Parents are celebrating after the Department for Education formally backed plans for a mixed, non-denominational free school in East Finchley.

The Archer Academy’s chair of governors Avis Johns has signed the funding agreement with the department, meaning plans to open the school in September will go ahead.

A group of parents have been campaigning to set up a free school for two years after discovering a lack of mixed, non-selective, non-denominational secondary schools in Finchley and Golders Green.

The school will specialise in Maths and English and says it has "a vision" based on three core principles: realising potential, inspiring creativity and engaging with the community.

The first 150 pupils will be taught at the Hampstead Garden Institute this September, although a permanent school will be built on the site of the former Herbert Wilmot Centre and Stanley Road playing fields.

Chairman of governors Avis Johns, whose daughter Carmel will be one of the school's first intake, said: "The journey from my sofa, where the Archer Academy was first envisaged, to signing the Funding Agreement at the Department for Education has been a long, hard, but utterly exciting one.

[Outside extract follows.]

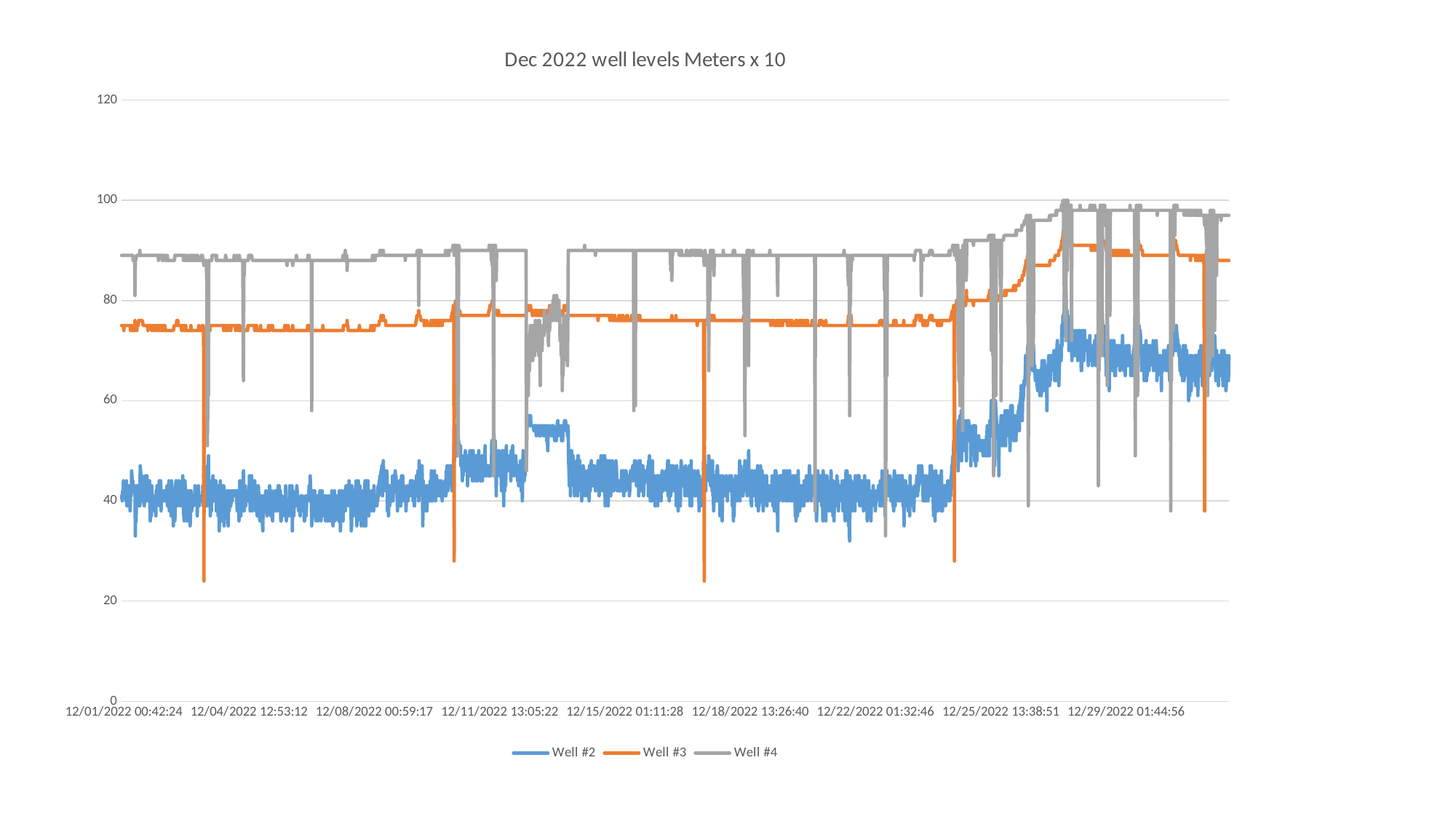
Which series has the highest values across the chart? Well #4 Which series is plotted in orange? Well #3 How many series does the legend list? 3 Around 12/15/2022 01:11:28, which series is larger, Well #3 or Well #2? Well #3 Do the values for Well #4 rise or fall overall from the start of December to the end of December? rise Which series has the lowest values across the chart? Well #2 What is the highest value shown on the vertical axis? 120 What kind of chart is shown on the slide? line chart Is the value for Well #4 at 12/01/2022 00:42:24 greater or less than 80? greater Do the values for Well #2 rise or fall overall from the start of December to the end of December? rise Is the value for Well #2 at 12/01/2022 00:42:24 greater or less than 60? less What is the title of the chart? Dec 2022 well levels Meters x 10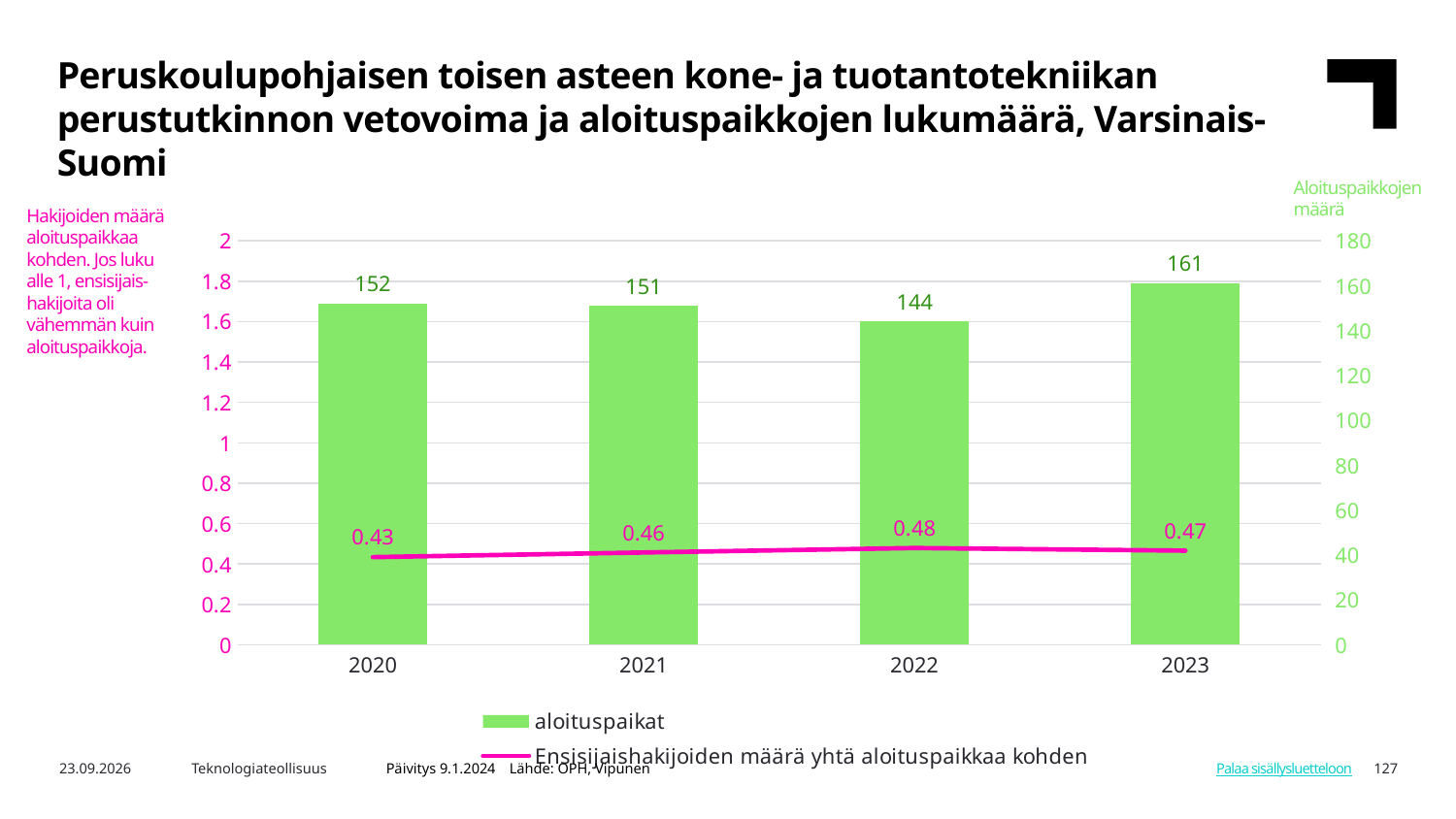
What is the difference in aloituspaikat between 2023 and 2022? 17 Which year has the highest value of aloituspaikat? 2023 What is the value of aloituspaikat for 2020? 152 How many years are shown on the x axis? 4 What is the value of Ensisijaishakijoiden määrä yhtä aloituspaikkaa kohden for 2022? 0.48 What is the value of Ensisijaishakijoiden määrä yhtä aloituspaikkaa kohden for 2020? 0.43 Which year has a larger value of aloituspaikat, 2020 or 2022? 2020 What is the value of aloituspaikat for 2023? 161 What colour are the aloituspaikat bars? green How many series does the legend list? 2 Which year has the lowest value of aloituspaikat? 2022 What kind of chart is used to show aloituspaikat? bar chart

"The Department for Education has described us as the 'gold standard' for free schools and I can assure you all that we will strive to maintain this title, through to opening and beyond."

Mick Quigley, the school's headteacher, said: "This part of north London has long been in need of a school like the Archer Academy and I am delighted that the Department for Education has formally recognised the strength of our plans and the steps we have taken to achieve them.

“The Archer Academy will be an outstanding school at the heart of its community, providing a broad, challenging and ambitious education for local children of all backgrounds and all abilities. I am really looking forward to welcoming our first pupils to the school in September."